- EXCERPTED TEXT
•••
OK, sorry. There’s another line, after the mirror-generated family problems start. The mom is walking away from the dad and hears him call her a “grotesque cow.” And she just freezes, stunned by the harshness of the words. A lazier writer would have just thrown in a generic insult, like “stupid bitch. Grotesque cow” is cutting. It sounds original, like a sincere expression of malice meant specifically her. It’s not just a profanity you might toss out to express your own anger. So, anyway, the whole movie is very high quality. Really well written. No plot holes. No pointless twists.
So, are we to the part where you give all your half-baked interpretations of the film yet?
Yes!
Crap.
Well, as you know, I generally think that when a really good movie has deeper meanings, it’ more about being evocative than the movie dictating some message. The movie works from some basic themes and expresses them, and this stimulates us, sometimes in ways we don’t fully realize, and that makes the movie ring with truth. So, when I looked at Oculus I saw the reflection of some other things.
Let’s start with the simple stuff and get progressively crazier.
Sure. Well, a big theme in the story is systems of authority and the patriarchal element of such systems. At times it reminded me of Haneke’s The White Ribbon.
Oh, sure! How could you NOT think that?
Shut up. So, The White Ribbon is about early 20th century Germany and patriarchal systems of authority and the abuse that occurs in those systems, and we all know where that led. But part of what I took away from the film was the inevitability of it all. For example, you’ve got a father in some small village 100 years ago who provides well for his family but you suspect he is molesting his daughter. What can you really do about it?
•••
- INFORMATION GIVEN
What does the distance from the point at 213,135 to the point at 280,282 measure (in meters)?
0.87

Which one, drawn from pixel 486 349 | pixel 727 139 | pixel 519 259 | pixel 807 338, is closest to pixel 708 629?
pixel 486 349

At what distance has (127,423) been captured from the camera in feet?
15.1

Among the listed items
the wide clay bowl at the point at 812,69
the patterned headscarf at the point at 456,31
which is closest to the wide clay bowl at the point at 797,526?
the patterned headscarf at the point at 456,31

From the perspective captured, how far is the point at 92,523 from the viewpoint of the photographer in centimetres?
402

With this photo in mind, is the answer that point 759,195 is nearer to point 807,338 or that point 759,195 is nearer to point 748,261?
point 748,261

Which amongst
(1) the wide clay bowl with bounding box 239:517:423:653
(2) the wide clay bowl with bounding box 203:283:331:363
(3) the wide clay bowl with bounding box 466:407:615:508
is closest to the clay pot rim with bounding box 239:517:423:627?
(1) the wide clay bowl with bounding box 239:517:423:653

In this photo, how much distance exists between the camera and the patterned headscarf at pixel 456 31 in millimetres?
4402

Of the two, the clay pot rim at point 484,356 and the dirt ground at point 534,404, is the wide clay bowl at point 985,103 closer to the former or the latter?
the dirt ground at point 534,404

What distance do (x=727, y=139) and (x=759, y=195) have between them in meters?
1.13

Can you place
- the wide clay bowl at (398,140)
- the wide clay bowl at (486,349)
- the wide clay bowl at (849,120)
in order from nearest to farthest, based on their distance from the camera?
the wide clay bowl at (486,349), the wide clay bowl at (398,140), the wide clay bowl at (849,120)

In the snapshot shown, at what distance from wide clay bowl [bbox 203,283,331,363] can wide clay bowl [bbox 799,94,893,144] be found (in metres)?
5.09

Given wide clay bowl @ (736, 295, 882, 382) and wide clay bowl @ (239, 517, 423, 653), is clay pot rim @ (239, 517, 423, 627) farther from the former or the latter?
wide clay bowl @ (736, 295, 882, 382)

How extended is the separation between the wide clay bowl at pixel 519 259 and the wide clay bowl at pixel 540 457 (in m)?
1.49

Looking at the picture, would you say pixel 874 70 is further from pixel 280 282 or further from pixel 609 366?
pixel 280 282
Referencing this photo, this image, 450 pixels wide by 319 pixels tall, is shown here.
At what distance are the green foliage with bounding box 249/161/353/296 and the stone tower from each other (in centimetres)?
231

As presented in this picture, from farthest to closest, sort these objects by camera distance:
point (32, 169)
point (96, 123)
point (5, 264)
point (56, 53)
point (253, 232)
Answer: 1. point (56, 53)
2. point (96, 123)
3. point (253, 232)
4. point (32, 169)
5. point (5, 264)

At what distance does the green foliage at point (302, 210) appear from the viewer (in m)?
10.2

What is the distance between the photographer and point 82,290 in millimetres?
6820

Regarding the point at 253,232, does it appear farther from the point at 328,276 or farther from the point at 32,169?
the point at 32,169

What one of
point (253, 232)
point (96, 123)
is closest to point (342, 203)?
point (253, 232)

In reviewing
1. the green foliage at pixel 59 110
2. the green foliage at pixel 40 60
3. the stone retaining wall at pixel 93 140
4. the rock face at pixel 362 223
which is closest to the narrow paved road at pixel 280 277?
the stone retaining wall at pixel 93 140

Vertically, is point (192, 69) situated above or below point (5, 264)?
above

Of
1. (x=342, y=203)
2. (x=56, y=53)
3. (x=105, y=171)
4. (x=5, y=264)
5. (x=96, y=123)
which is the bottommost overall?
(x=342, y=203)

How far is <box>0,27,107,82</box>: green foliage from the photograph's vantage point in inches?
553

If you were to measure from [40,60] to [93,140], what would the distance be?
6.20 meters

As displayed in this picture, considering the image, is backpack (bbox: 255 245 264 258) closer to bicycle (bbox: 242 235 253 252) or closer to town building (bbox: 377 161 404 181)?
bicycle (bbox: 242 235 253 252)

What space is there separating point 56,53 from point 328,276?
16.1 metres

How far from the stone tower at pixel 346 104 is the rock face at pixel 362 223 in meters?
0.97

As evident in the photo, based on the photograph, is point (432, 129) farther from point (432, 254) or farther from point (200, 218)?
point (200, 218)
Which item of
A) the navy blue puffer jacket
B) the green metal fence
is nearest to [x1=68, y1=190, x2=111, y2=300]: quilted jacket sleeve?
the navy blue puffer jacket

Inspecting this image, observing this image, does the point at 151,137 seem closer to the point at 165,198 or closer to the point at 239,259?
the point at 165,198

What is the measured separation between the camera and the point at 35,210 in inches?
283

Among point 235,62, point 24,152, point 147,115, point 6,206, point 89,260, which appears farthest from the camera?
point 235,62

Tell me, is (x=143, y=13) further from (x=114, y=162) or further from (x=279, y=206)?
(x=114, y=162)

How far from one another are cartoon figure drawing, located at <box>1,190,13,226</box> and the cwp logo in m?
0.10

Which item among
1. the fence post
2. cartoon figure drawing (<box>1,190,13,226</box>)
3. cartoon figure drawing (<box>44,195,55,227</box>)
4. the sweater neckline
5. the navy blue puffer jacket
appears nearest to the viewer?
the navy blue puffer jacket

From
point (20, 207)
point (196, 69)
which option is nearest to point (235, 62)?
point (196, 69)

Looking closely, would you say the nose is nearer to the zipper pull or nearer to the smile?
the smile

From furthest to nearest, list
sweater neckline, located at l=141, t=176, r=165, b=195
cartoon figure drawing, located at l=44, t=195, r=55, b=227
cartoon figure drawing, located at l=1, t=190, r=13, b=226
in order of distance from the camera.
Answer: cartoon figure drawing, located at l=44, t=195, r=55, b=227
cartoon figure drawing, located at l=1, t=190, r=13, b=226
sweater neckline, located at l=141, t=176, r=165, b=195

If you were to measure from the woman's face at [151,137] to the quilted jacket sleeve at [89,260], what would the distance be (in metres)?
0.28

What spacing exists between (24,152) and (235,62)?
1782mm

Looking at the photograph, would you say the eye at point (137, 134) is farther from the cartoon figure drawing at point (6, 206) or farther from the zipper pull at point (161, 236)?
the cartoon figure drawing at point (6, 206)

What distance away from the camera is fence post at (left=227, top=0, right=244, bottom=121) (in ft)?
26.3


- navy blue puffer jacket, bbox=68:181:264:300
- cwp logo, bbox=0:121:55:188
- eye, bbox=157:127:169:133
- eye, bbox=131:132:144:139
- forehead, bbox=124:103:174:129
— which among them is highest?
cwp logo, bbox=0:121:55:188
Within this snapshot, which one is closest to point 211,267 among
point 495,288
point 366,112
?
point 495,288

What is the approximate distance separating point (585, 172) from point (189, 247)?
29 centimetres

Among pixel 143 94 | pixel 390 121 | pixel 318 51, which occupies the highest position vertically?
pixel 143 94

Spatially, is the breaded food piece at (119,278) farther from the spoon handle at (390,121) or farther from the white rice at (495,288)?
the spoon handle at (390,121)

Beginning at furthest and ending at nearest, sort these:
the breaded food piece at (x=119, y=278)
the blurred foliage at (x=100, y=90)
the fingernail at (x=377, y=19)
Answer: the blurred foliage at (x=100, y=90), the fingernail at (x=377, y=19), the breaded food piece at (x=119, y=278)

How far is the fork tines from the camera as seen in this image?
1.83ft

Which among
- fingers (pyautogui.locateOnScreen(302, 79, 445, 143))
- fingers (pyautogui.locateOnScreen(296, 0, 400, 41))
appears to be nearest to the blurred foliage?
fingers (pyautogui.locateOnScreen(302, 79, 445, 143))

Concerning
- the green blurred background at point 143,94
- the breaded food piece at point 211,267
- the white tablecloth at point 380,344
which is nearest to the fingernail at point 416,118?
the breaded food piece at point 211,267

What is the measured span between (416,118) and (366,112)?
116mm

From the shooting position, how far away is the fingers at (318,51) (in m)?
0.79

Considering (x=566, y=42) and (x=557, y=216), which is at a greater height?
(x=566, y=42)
•••
- TASKS TO CARRY OUT
1. Answer these questions from the conversation about Oculus, one line each:
(a) What does the father call the mother as she walks away from him?
(b) Which film by Haneke does the story remind the speaker of?
(c) Where and when is that film set?
2. Summarize the conversation about Oculus in two sentences.
3. Carry the conversation about Oculus forward from its last line.

- EXERCISE RESULTS
1.
(a) A "grotesque cow."
(b) The White Ribbon.
(c) Early 20th century Germany.

2. One speaker praises Oculus as very high quality and well written, and singles out the line in which the father calls the mother a "grotesque cow" as more cutting than a generic insult. Turning to interpretation, the speaker names patriarchal systems of authority as a big theme and compares the film to Haneke's The White Ribbon, which is about such systems and the abuse within them in early 20th century Germany.

3.
Kill him!
Then what?
Oh yeah.
So, there’s part of the early story in Oculus where the dad has gone nuts, but isn’t killing anybody. He does, however, have the mom chained up in the bedroom and nobody is feeding the kids. The mom is also crazy and physically sick, so the daughter tries to call a doctor. The voice on the other end of the line tells her to have her father call. She tries a different doctor and the same voice says, “have your father call.” So…
It’s the mirror, intercepting the calls.
You’re on your A game today. So, the girl, and the whole family, including the father, is contained within the influence of this pernicious authority. You can reach out higher up the ladder of this system and all you’ll get is confirmation of the system.
But that’s just the ghost.
True. But it’s kind of a broad depiction of oppression. We even describe these kinds of ghosts as “oppressive spirits.”. You’re stuck in a self-confirming system that works against you. Maybe that’s what all ____isms are. Anyway, the girl is able to reach outside of the supernatural structure and runs into the more familiar White Ribbon scenario when she reaches a neighbor. The neighbor is concerned enough to come over and talk to the dad. And, of course, the dad turns on the charm and talks about having a round of golf one day (or something like that) and the neighbor winds up saying, “If you think this is bad, just wait till she turns sixteen! ”
Because men are evil!
A little bit, but not really. I mean, for one thing, it’s not like the dad is a big winner in this story. Within a few days he’ll be dead and his soul will be stuck in the mirror (perhaps). I imagine that the neighbor who misses his chance to prevent the whole tragedy drinks himself to death or something, as that would be a normal reaction. For another thing, it’s kind of The White Ribbon problem. We have these social structures that have helped us move from a Hobbesian state of nature to walking on the moon. We’ve got a lot invested in these structures. We want them to work. On top of that, what are we supposed to do? Barge into people’s homes waving a shotgun every time a kid complains about something?
Well… we’ve progressed since The White Ribbon. We have social services now. The neighbor could have called them.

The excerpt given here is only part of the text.